The Securities and Exchange Commission will allow the Royal Bank of Canada (RY) to offer covered bonds backed by residential mortgages in the U.S.

RBC qualifies to register covered bonds as a way to finance home loans outside of the securitization process, but its guarantor on the bonds did not. Morrison Foerster advised RBC on its registration.

According to a letter sent from the law firm to the SEC, the RBC limited partnership was established as the guarantor to continue making principal and interest payments in case the issuer becomes insolvent.

The SEC cleared the arrangement in a “no action” letter Friday, allowing the covered bond program to proceed.

Covered bonds are viewed as a structured finance success story in Europe, where the concept first derived. The bonds are considered a safe-haven investment and more than $164 billion in jumbo issuance appeared in the first seven months of 2011. A cover pool of mortgage loans, in which investors hold a preferential claim in the event of default, are a selling point to the bonds.

However, the bonds are expensive, considering the dual recourse structure that leaves banks liable for losses. A typical bullet repayment also tends to appeal to a separate investor base than securitization.

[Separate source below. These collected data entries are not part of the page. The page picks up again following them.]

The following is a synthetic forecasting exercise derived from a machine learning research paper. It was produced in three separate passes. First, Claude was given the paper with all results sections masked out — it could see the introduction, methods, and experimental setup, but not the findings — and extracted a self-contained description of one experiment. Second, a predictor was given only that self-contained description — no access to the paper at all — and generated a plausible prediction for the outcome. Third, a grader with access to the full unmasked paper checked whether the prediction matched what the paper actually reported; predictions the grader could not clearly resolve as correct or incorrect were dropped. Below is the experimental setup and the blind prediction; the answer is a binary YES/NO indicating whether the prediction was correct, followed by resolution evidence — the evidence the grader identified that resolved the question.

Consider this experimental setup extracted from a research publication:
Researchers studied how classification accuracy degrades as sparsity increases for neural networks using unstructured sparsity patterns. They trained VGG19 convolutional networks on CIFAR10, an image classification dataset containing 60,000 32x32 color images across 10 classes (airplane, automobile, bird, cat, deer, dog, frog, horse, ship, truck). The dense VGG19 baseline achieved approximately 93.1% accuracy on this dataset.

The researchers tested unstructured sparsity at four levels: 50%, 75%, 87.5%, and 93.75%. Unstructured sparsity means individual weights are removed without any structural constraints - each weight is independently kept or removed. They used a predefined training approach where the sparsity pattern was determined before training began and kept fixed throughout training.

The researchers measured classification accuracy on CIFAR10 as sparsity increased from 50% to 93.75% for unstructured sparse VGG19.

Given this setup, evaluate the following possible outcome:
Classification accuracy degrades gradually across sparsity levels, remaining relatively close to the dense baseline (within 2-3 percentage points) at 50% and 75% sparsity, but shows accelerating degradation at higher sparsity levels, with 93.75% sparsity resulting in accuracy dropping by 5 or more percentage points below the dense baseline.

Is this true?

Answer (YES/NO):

Moody’s Investors Service (MCO), which would be tapped to rate the RBC covered bonds, said in September it expects more U.S. banks to establish programs.

Lawmakers, led by Rep. Scott Garrett, R-N.J., continue work to establish a covered bond framework in the U.S., but a bill has only made it out of a House committee. A pair of senators attempted to move the legislation forward in March to no avail. Putting in a regulatory framework for covered bonds is viewed as a necessary step towards gaining investor trust domestically, thereby establishing robust platform. However the law does not prevent issuance. In the past, banks issued two dollar-denominated covered bond platforms, which continue to trade in the secondary market.

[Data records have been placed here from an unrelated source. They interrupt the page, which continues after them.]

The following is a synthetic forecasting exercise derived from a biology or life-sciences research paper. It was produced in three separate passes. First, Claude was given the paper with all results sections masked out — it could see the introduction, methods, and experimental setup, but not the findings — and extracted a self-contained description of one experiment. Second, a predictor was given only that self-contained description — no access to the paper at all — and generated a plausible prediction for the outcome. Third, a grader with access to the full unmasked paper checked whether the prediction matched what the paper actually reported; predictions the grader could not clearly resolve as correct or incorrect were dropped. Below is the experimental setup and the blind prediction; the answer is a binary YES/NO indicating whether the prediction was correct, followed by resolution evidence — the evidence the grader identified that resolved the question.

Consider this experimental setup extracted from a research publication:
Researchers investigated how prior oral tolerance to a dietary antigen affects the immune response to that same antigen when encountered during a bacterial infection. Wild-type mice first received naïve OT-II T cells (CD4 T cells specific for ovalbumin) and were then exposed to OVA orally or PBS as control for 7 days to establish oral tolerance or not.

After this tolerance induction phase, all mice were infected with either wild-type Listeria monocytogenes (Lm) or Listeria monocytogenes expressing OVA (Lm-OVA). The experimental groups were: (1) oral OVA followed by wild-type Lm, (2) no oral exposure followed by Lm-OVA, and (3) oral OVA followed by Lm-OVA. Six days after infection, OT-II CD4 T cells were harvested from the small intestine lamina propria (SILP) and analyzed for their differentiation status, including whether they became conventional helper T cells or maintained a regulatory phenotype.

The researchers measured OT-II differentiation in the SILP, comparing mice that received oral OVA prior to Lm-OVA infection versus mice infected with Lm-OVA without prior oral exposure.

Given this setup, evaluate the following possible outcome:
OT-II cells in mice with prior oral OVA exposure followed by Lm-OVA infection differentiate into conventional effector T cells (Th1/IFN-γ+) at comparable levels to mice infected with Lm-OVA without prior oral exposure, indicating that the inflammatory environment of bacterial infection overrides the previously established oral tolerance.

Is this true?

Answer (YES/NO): NO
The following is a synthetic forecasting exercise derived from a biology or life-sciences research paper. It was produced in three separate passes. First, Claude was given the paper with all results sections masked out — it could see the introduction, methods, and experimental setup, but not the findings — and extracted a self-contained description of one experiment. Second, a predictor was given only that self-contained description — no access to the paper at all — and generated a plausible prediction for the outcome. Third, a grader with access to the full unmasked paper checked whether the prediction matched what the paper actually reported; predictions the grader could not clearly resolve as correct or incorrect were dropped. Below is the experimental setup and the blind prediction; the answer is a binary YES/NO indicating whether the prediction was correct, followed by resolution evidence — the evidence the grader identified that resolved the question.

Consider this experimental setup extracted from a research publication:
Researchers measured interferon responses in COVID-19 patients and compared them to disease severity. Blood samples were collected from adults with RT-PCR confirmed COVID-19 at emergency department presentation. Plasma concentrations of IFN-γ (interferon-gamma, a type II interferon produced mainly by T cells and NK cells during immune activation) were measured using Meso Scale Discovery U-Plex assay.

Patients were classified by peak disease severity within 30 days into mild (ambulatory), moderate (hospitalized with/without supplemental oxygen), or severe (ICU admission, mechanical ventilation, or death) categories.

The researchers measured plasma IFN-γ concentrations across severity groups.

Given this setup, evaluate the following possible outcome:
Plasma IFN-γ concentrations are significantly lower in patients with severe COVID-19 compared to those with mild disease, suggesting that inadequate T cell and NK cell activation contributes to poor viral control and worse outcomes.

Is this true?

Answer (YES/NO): NO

“The growing acceptance of covered bonds among U.S. regulators is a positive development,” said one of those lawmakers Sen. Kay Hagan, D-N.C., in a statement. “Unfortunately, until a legislative framework for covered bonds is in place in the U.S., our economy, U.S. lenders and their customers will be unable to benefit from the low cost funding that covered bonds provide. This is all the more reason for the Congress to act swiftly to pass legislation to authorize this mainstream capital markets product.”

Even though the SEC allowed the RBC deal to go through, not all American regulators are onboard for such programs based in the U.S.

In case of the issuing banks fail, the Federal Deposit Insurance Corp. would allow an entire pool to be liquidated in a short amount of time or pay the covered bond holders damages limited to the market value of those pools, likely at highly discounted prices during times of crises. The FDIC has lobbied against the Garrett legislation, arguing it should hold recourse to failed covered bond issuer assets, and not investors.

But foreign banks are continue to look for ways to expand the covered bond market in the U.S. through SEC blessings. According to a fact sheet provided by Morrison Foerster, issuers that do no use the two-tier structure to segregate the cover pool, as RBC did, would not get clearance by the SEC.

“(RBC) believes that covered bonds would provide an attractive investment alternative in the United States, and therefore believes that conducting a covered bond offering on a registered basis would greatly facilitate the introduction of the product in the United States,” according to the law firm letter to the SEC.